The improved, triangular-shaped flange lifting device for lifting and rigging flanges during the fabrication improves user safety and facilitates the alignment of a blind flange with a pipe fitting, without requiring awkward fittings or hazardous methods that compromise safety and the effectiveness of the workers. By enabling a user to align the bolts, there is no need to reorient the flange prior to inserting bolts through a plurality of eyes to initiate connection. The device incorporates two opposing claws, which catch a pair of lifting bolts inserted through the eyes of a flange. One claw catches the lifting bolts in the ledge area of the claw horizontal region on either side of the flange. The bolts serve as lifting points and, with the assistance of a lifting means, such as a crane hoist or forklift, the device assists positioning such flanges into place for installation on a pipe opening. The present invention further eliminates the need to weld a lifting eye onto the flange, which is a costly endeavor. Instead, the present invention allows for the flange to be lifted directly by the lifting bolts, which will then be used to secure the flange to the pipe opening.
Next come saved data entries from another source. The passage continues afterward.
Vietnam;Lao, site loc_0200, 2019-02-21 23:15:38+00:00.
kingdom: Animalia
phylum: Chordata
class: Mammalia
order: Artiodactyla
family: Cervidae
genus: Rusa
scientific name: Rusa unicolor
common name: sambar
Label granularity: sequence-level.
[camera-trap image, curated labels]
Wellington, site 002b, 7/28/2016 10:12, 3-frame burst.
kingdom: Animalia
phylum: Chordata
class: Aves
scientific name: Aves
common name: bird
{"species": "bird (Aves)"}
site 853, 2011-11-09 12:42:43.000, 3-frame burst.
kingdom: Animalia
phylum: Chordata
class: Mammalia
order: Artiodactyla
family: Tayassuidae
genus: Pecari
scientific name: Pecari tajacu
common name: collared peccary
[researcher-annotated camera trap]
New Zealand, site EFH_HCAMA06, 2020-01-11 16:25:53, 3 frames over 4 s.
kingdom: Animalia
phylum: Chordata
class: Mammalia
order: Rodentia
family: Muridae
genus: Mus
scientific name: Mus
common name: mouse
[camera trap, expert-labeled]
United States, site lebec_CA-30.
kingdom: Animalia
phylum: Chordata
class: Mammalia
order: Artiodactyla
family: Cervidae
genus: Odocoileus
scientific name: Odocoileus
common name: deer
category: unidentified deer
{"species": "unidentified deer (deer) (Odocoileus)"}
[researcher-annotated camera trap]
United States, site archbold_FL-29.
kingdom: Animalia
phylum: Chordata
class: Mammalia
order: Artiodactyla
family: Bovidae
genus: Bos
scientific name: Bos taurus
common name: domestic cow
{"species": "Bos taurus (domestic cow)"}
It is therefore submitted that the instant invention has been shown and described in what is considered to be the most practical and preferred embodiments. It is recognized, however, that departures may be made within the scope of the invention and that obvious modifications will occur to a person skilled in the art. With respect to the above description then, it is to be realized that the optimum dimensional relationships for the parts of the invention, to include variations in size, materials, shape, form, function and manner of operation, assembly and use, are deemed readily apparent and obvious to one skilled in the art, and all equivalent relationships to those illustrated in the drawings and described in the specification are intended to be encompassed by the present invention.
Therefore, the foregoing is considered as illustrative only of the principles of the invention. Further, since numerous modifications and changes will readily occur to those skilled in the art, it is not desired to limit the invention to the exact construction and operation shown and described, and accordingly, all suitable modifications and equivalents may be resorted to, falling within the scope of the invention.